REQUIRED WORK:
Pick up the Elasticsearch document-operations walkthrough below at the point where it stops and write the next part.

EXTRACTED TEXT:
◇ ◇ ◇
Elasticsearch-document update common operations

Elasticsearch-document update common operations

1. Start es

./bin/elasticsearch -d 
 

Check if the startup is successful, listen to 9200 by default

curl http://127.0.0.1:9200

output 
{
  "name" : "Christopher Summers",
  "cluster_name" : "elasticsearch",
  "version" : {
    "number" : "2.3.3",
    "build_hash" : "218bdf10790eef486ff2c41a3df5cfa32dadcfde",
    "build_timestamp" : "2016-05-17T15:40:04Z",
    "build_snapshot" : false,
    "lucene_version" : "5.5.0"
  },
  "tagline" : "You Know, for Search"
}
 

Successfully return information to prove that our es service started successfully

2. Check how many indexes are in es

We can use the parameters under _cat to view

curl http://127.0.0.1:9200/_cat/indices?v

output:

health status index    pri rep docs.count docs.deleted store.size pri.store.size 
yellow open   test       5   1          0            0       800b           800b 
yellow open   synctest   5   1          4            0     16.2kb         16.2kb 
 

_cat is a very important query method for performance monitoring. If you are interested, you can study it yourself

curl http://127.0.0.1:9200/_cat/

output:

=^.^=
/_cat/allocation
/_cat/shards
/_cat/shards/{index}
/_cat/master
/_cat/nodes
/_cat/indices
/_cat/indices/{index}
/_cat/segments
/_cat/segments/{index}
/_cat/count
/_cat/count/{index}
/_cat/recovery
/_cat/recovery/{index}
/_cat/health
/_cat/pending_tasks
/_cat/aliases
/_cat/aliases/{alias}
/_cat/thread_pool
/_cat/plugins
/_cat/fielddata
/_cat/fielddata/{fields}
/_cat/nodeattrs
/_cat/repositories
/_cat/snapshots/{repository}
 

We can also use _all to get all index and type specific mapping information

curl http://127.0.0.1:9200/_all
 

If you need to view specific index index information, you can use

curl http://127.0.0.1:9200/test/_mapping

output:
{
    "synctest":{
        "mappings":{
            "logs":{
                "properties":{
                    "@timestamp":{
                        "type":"date",
                        "format":"strict_date_optional_time||epoch_millis"
◇ ◇ ◇
RECORDS:

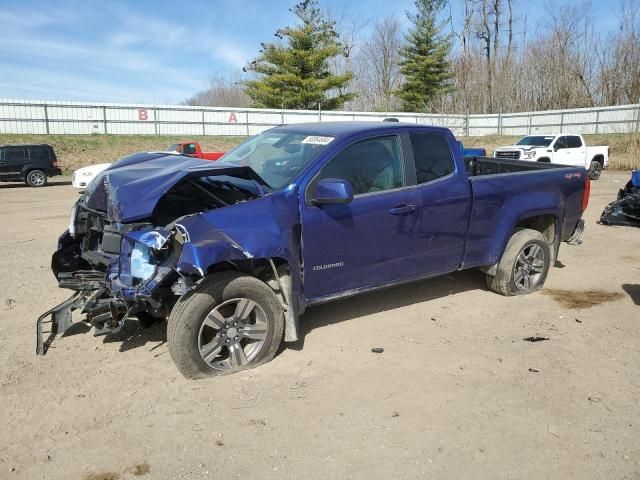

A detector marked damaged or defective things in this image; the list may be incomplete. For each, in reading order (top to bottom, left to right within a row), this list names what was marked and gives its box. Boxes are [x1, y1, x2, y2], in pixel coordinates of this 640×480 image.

crumpled hood [85, 152, 260, 223]
wrecked front end [600, 170, 640, 228]
detached bumper piece [600, 172, 640, 229]
wrecked front end [37, 156, 300, 354]
detached bumper piece [35, 290, 88, 354]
◇ ◇ ◇
SOLVED PROBLEM:
                    },
                    "@version":{
                        "type":"string"
                    },
                    "host":{
                        "type":"string"
                    },
                    "message":{
                        "type":"string"
                    }
                }
            },
            "article":{
                "properties":{
                    "@timestamp":{
                        "type":"date",
                        "format":"strict_date_optional_time||epoch_millis"
                    },
                    "@version":{
                        "type":"string"
                    },
                    "id":{
                        "type":"long"
                    },
                    "is_deleted":{
                        "type":"long"
                    },
                    "name":{
                        "type":"string"
                    },
                    "type":{
                        "type":"string"
                    },
                    "update_time":{
                        "type":"date",
                        "format":"strict_date_optional_time||epoch_millis"
                    },
                    "user_name":{
                        "type":"string"
                    }
                }
            }
        }
    }
}
 

If you check the specific tpye _mapping, you can use

curl http://127.0.0.1:9200/synctest/article/_mapping
 

3. es create update operation

Add (PUT)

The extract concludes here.